Task 1: In the forum thread about young children briefly losing consciousness, how old was LakeFlyPie's son when it first happened?
Task 2: Write the next part of the forum thread about young children briefly losing consciousness, starting after its last sentence.

Passage provided:
┌──
Sounds really dramatic but actually it happened both times when others were present and they didn't notice the full extent of what happened. ie. didn't see that he had actually lost consciousness.

anyone else had this and when might I expect it to stop.. soon I hope!

LakeFlyPie Sun 05-Jun-11 21:37:33

DS does this occasionally in response to shock / pain (trapped fingers, bumped head etc).
First happened when he was 8 months old and really frightened us.
I went to GP who was unconcerned and said it's not uncommon and he should grow out of it.
He's now 3 and we thought it had stopped until a couple more incidents recently; one when he fell awkwardly on a slide and another when he ran into a door frame.
I warned nursery about it when he first attended and the staff there were familiar with it which reassured me, fortunately he hasn't done it there.

This describes it.
└──
Available data:
┌──
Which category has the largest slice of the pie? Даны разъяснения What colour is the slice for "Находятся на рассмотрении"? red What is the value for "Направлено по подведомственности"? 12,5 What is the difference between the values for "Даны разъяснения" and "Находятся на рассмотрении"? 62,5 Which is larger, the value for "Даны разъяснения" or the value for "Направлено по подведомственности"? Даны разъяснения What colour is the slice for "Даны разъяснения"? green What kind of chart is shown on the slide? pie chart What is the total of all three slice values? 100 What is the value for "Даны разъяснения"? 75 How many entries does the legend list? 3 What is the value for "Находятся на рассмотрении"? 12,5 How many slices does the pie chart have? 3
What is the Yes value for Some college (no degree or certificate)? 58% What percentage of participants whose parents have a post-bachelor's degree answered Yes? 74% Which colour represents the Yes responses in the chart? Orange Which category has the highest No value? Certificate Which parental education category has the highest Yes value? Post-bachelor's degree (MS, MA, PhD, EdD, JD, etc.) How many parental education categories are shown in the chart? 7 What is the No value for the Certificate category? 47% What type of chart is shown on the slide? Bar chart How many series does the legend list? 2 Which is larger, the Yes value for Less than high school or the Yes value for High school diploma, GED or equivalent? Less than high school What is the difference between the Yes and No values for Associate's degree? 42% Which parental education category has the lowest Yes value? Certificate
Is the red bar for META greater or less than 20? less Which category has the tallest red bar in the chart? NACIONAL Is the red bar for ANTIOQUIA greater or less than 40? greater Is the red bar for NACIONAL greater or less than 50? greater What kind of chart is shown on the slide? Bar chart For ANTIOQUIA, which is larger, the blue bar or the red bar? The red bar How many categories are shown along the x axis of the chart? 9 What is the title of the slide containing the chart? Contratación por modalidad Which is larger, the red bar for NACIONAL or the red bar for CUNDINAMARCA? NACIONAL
└──
Expected output 1: He was 8 months old.

Expected output 2:
Interestingly I can be a bit 'fainty' so maybe it is 'familial increased vagal tone' being a bit of a wuss

pedalpants Sun 05-Jun-11 22:00:55

Thanks - vagal tone! definitely sounds rude!

I'm not sure of the difference between breath holding attacks and the reflex seizures but I don't think ds was holding his breath for long enough to really trigger a faint, it was more like he was completely overwhelmed with pain and fury and his whole system cut out.

one occasion was when he was pushed and fell, another was when he fell and dropped a toy he didn't want to lose. on both occasions he was tired.

he falls and has tantrums on plenty of other occasions and it doesn't happen so not sure what causes the difference.

gymbabe Mon 06-Jun-11 17:59:42

My mum told me that I used to do that as a child. She brought me to her GP as she thought I had something really wrong with me! He told her it was just my way of having a tantrum and to put me into a room alone so that when I woke up there wouldn't be anyone there to give me any attention. My mum had her doubts but did it anyway and I only did it twice more before I stopped. She did say it was one of most terrifiying things she ever did and she kept the door open a smidge to keep an eye on me. But it worked!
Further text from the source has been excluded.